I managed to get a good bit of reading done over the Easter weekend. During that time I had this strange compulsion to take a fresh look at some of the older gaming books in my library. I guess that makes me some sort of RPG antiquarian.
So as you can probably figure out already this post is about the Alternity game line. TSR's now defunct generic modern/science fiction RPG came out in 1998 about the same year I got into gaming. I remember seeing the ads for it in Dragon Magazine and thinking it was a pretty neat looking game. There was a handful of reasons I never played this game.
Primarily I think this was because despite Star*Drive and Dark*Matter settings it seemed to try and push it's generic nature as its primary asset. Personally I had never read/watched a lot of sci-fi to figure out what to do with all that freedom. For some reason that I still don’t quite understand theres just something about fantasy and D&D that is just intuitive. Modern/Sci-fi gaming seems to suffer from this inherent weakness of expectations of how to satisfactorily play shit out. This is probably the reason why fantasy rpgs have always, and will continue to always dominant over modern/science fiction ones.
Secondly the rules seemed fairly intimidating to me at the time. In fact D&D 2e was already pushing my comfort level as far as rules went. Which is to say I had very little to none. If it had not been for people who already new how to play, I never would have figured this shit out. Not to mention fantasy was the bread and butter of my gaming group at the time. Meaning that if we were ever going to play Alternity it would be incumbent upon me to learn the rules and run a game.

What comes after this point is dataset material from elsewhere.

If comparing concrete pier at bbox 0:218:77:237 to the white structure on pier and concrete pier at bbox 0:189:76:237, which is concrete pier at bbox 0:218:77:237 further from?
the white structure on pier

Then in 2000 the d20 system and D&D 3e took the world by storm and swept me along with it. Strike three your out Alternity. For a long time my interest in almost any other rpg with the exception of maybe Heavy Gear or Call of Cthulhu was next to nil. In fact it was really only the arrival of D&D 4e that snapped me out of my misguided and stubborn love for all things d20.
At roughly the same period in time that Wizards of the Coasts acquired TSR they also picked up the license for Star Wars. This was pretty much the death knell for the Alternity game system and Star*Drive. As for Dar*Matter I'm sure the d20 version of Call of Cthulhu had a hand in making sure that line got the axe as well. Essentially the philosophy was that if it didn’t help sell the core d20 books it wasn’t sold by WotC. Additionally WotC didn’t want another space opera setting competing with Star Wars sales. I mean its just good business sense.
So 15 years later I've gone back to these books. Mostly I was looking for material I might be able to steal or adapt for the mythical Digital Dark Age campaign I hope to run one day. Part of it was as I said previously this strange nostalgic urge to revisit something from my gamer past. A chance to visit fleeting memories of that time in my life when things were just a little more simple than they are now.
The end result was that I came away inspired by much of what I read. No longer did I see an overly complicated game system. Though perhaps not as streamlined or as intuitive as d20, there are some innovative and interesting mechanics none the less. A Skill based system, degrees of success, and a neat way of going about handling modifiers. I'm sort of amazed that this game hasnt had a retro clone based off of it.
The Star*Drive campaign setting was also pretty interesting to read. Where as before I saw a boring generic space opera setting I could now instantly see a the possibilities for a campaigns that could be set there. Now I find myself wishing that I had collected all the books for this campaign setting a little bit at a time while I had the opportunity and spare cash to do so. Alas, hind sight, as they say is 20/20.
My prediction is after D&D 5e is finally released, combined with the lack of attention that d20 Modern got during the 4e era and the dumping of the Star Wars rpg license we may just see a new version of Alternity down the pipeline. Or at the very least a repackaging of Star*Drive and/or Dark*Matter.